London | Lot 148
1947 Talbot-Lago T26 Record Drophead Coupé by Graber
£145,600 GBP | Sold
| London, United Kingdom
7 September 2015
- One of the world’s most powerful road cars when introduced
- Rare and attractive bodywork by a known and respected coachbuilder
- Complete with a copy of the build sheet
- Eligible for historic competition events, including the Mille Miglia Storica
170 hp, 4,482 cc DOHC hemispherical head inline six-cylinder engine, Wilson four-speed pre-selector transmission, independent front suspension, live rear axle with leaf springs, and four-wheel hydraulic drum brakes. Wheelbase: 3,125 mm
Antonio Lago, a visionary who had been brought into Talbot in 1934 as the general manager, acquired the firm in 1935. Whilst he continued to produce the existing lines, which were now called Talbot-Lagos, he immediately set about creating a new higher-performance engine by grafting on an overhead-valve head with hemispherical combustion chambers, creating the Grand Sport model. Along with a companion chassis-only model for coachbuilders, called the Lago SS, this model was highly successful and largely responsible for the survival of the marque.

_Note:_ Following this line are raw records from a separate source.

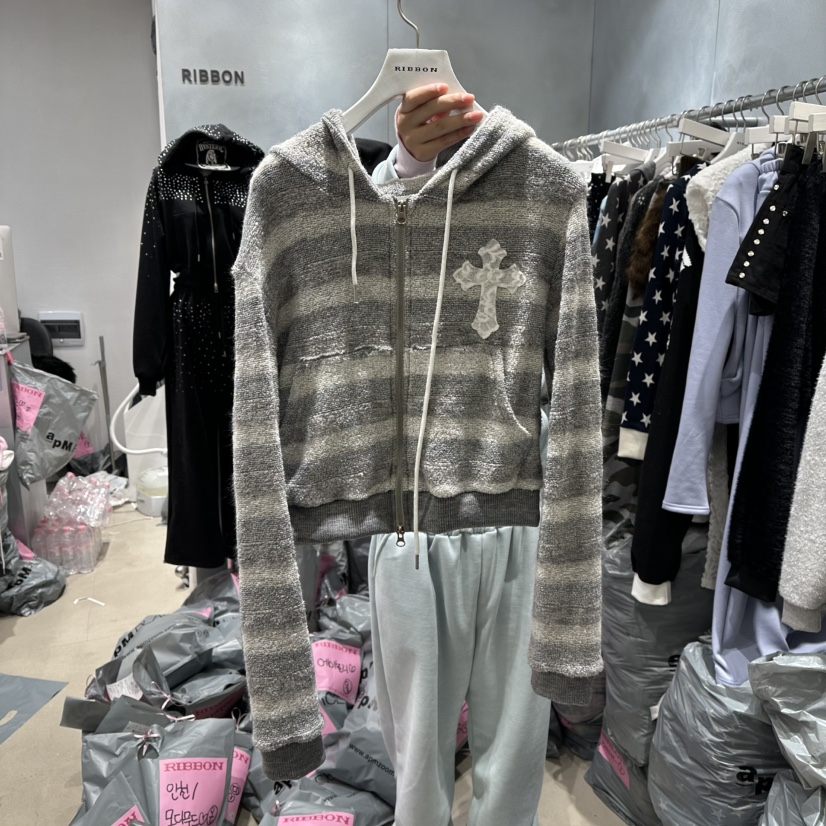 RIBBON東大門㊣實拍女士新品休閑人氣推薦真品夾克拉鏈連帽RIBBON夾克圖色2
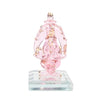 Handcrafted glass Ganesha idol, 6.5x5x5 cm, 300 grams, ideal for car dashboard or home altar, symbolizing wisdom and prosperity.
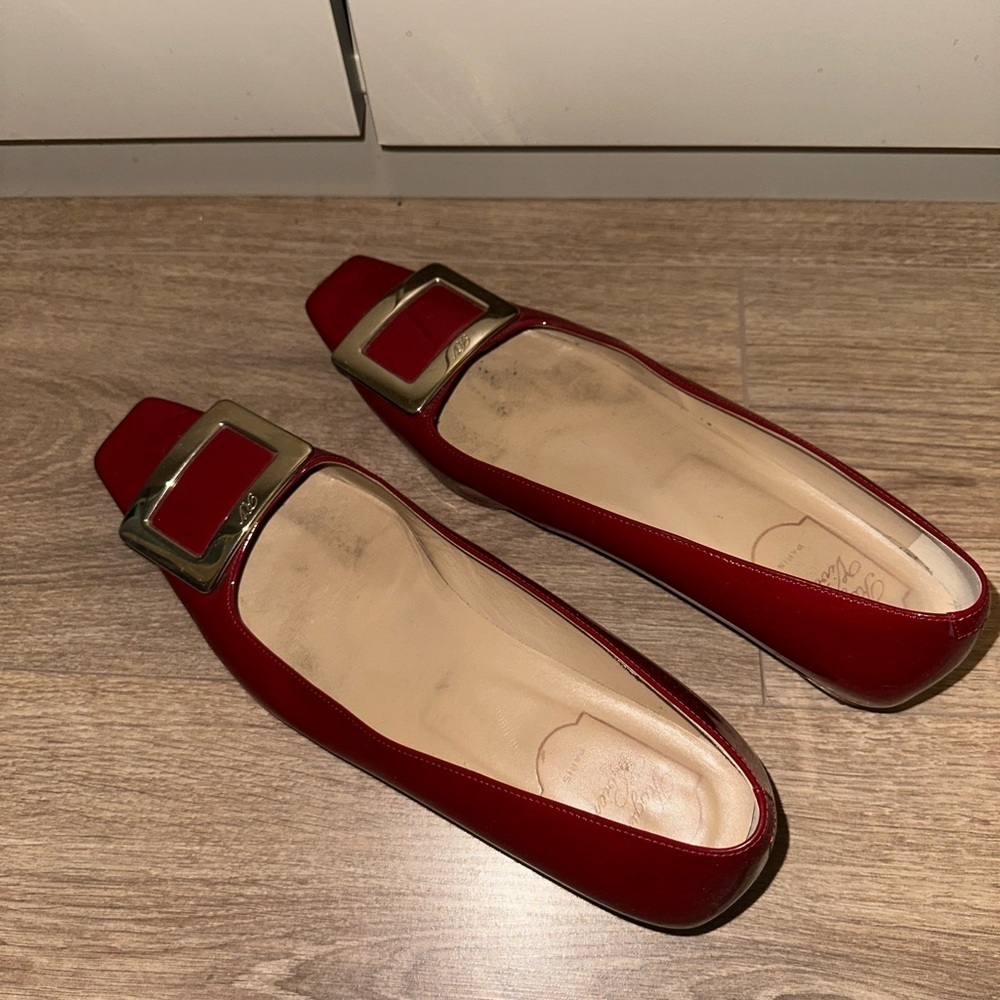 Authentic Roger Vivier Belle Vivier buckle patent leather ballet flats size 39 - Picture 7 of 12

During World War II, a new twin-camshaft 2AC engine of 4.5 litres was designed, and after the war’s end, it was used to power Talbot-Lago’s successful Grand Prix monoposto and Louis Rosier’s 1950 Le Mans winner. In keeping with Talbot-Lago tradition, this state-of-the art power unit was also used for the company’s flagship road car, the rare and exotic short-chassis Grand Sport.
With 190 horsepower available, the Grand Sport was, for a while, the world’s most powerful and fastest sports car. The T26 Record models used a slightly lower state-of-tune (170 brake horsepower) engine, yet they were still one of the world’s most powerful cars when launched. In addition, the T26 Record used a Wilson pre-selector gearbox, in which the epicyclic gear trains were engaged and disengaged by brake bands operated by a pedal that occupied the position usually reserved for a conventional clutch pedal. The driver manually selected the next brake band to be actuated, and therefore the next gear ratio, with a lever moving in a quadrant on the steering column.

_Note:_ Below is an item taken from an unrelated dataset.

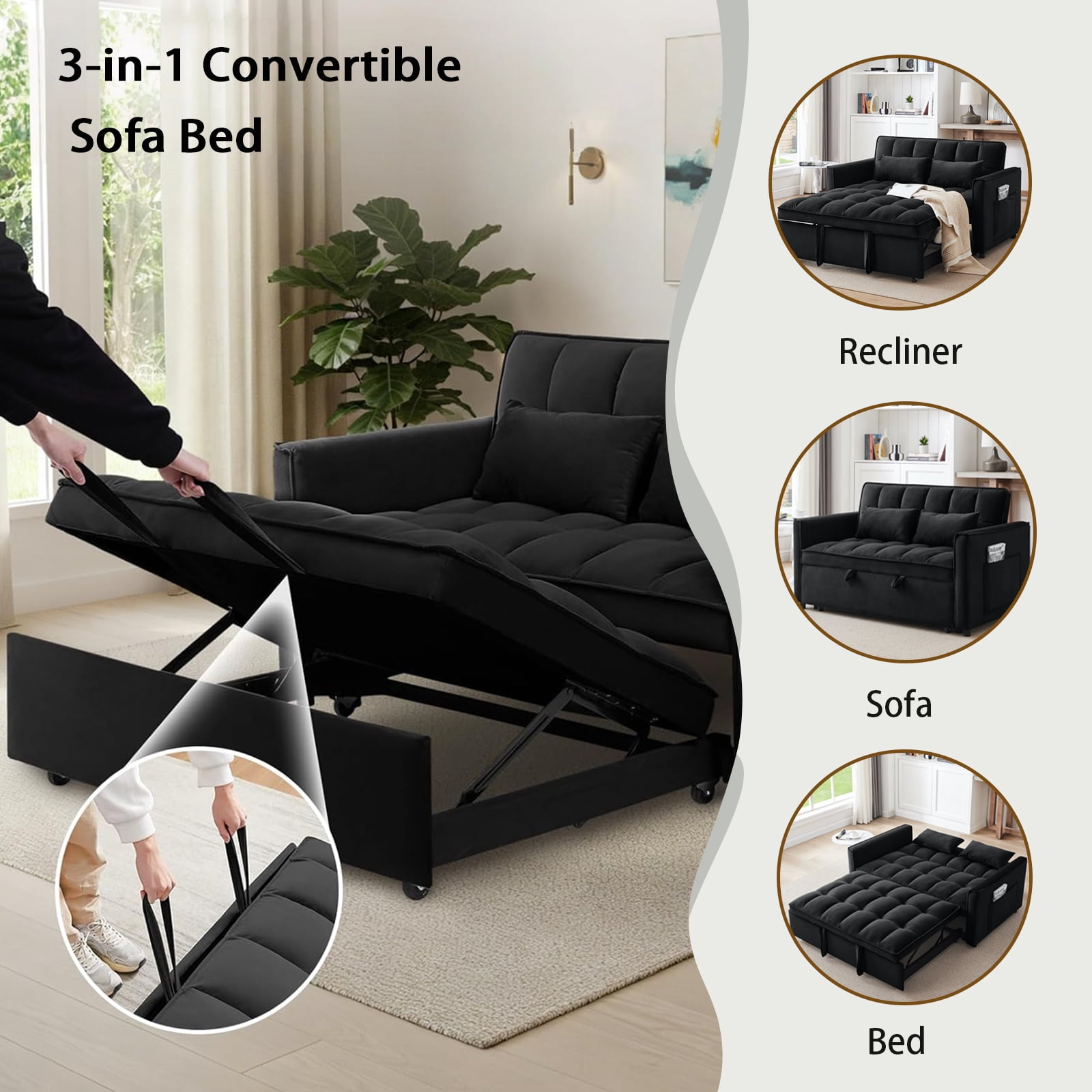 EPOWP 3 in 1 Folding Convertible Sofa Bed,55'' Pull Out Couch Bed with Side Pocket,Velvet Fabric Loveseat Sleeper Sofa with Adjustable Backrest,Easy Assembly,Perfect for Living Room,Black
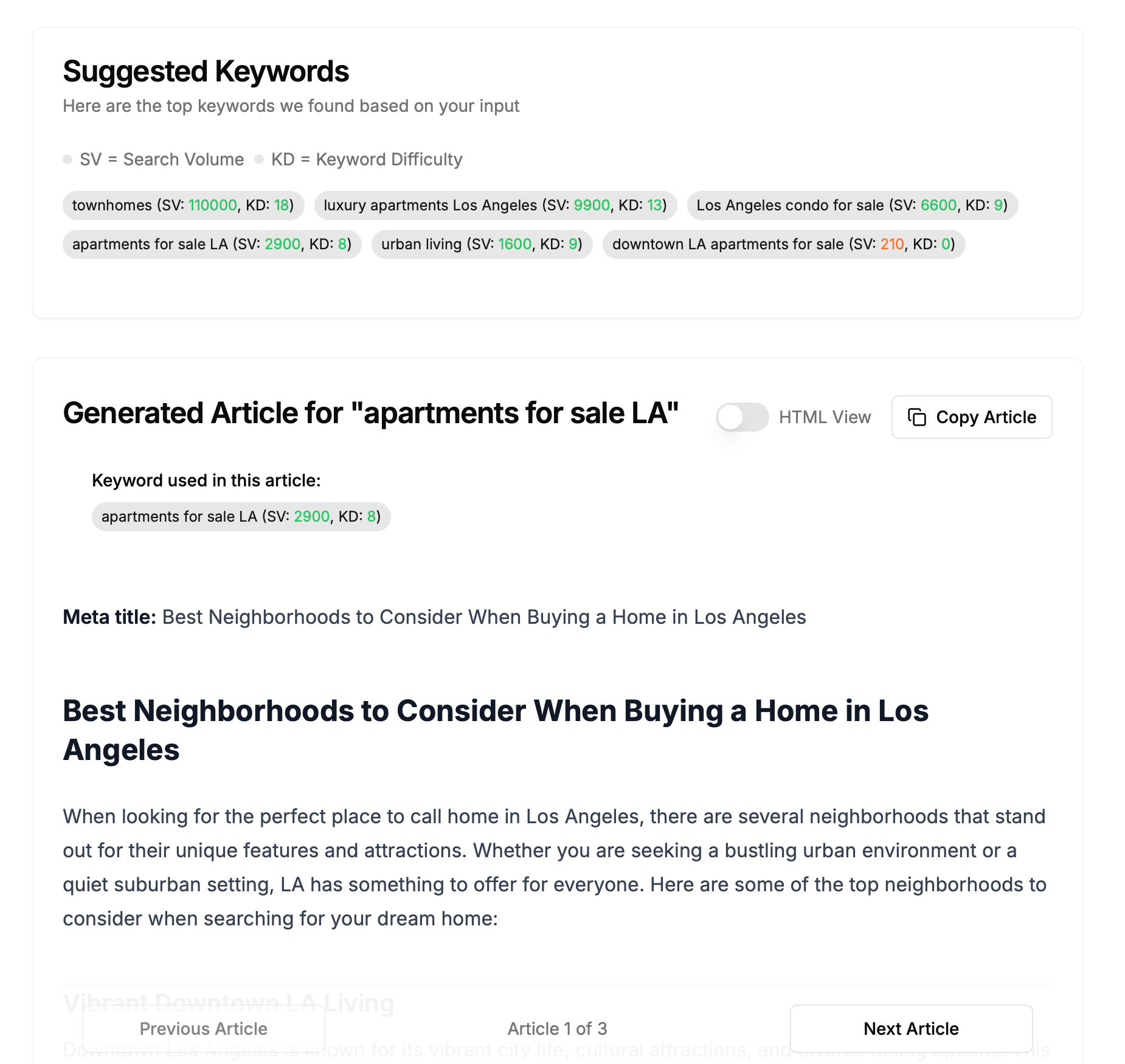 SEO Content Generator App Tool Output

This T26, chassis 100007, was originally delivered to well-respected Swiss coachbuilder Graber, of Bern, Switzerland. Graber supplied bodies to many of the period’s premier manufactures across Europe. This example retains its original matching-numbers engine, as confirmed by the records held by Club Talbot, copies of which are included on file. The car also retains its original four-speed Wilson pre-selector gearbox; although, at some point during the car’s life, the engine was upgraded with triple carburettors.
Cosmetically, the car is in very nice driving condition. The body is straight and solid, with acceptable panel gaps throughout and excellent chrome and polished aluminium trim. The paintwork presents nicely, although displaying some minor flaws and wear. The interior is in equally nice condition and features the correct steering wheel, switches, and Jaeger gauges. The tan canvas top is in good condition, with some minor marks on it, whereas the wool headliner looks to be in good condition and the carpets are in similarly nice order.
This T26 Record, displaying less than 55,000 kilometres, represents an excellent opportunity to acquire an open grand tourer par excellence, complete with rare bodywork from a known and respected coachbuilder. It would be welcomed at national and club events and is eligible for historic competition events, such as the Mille Miglia Storica.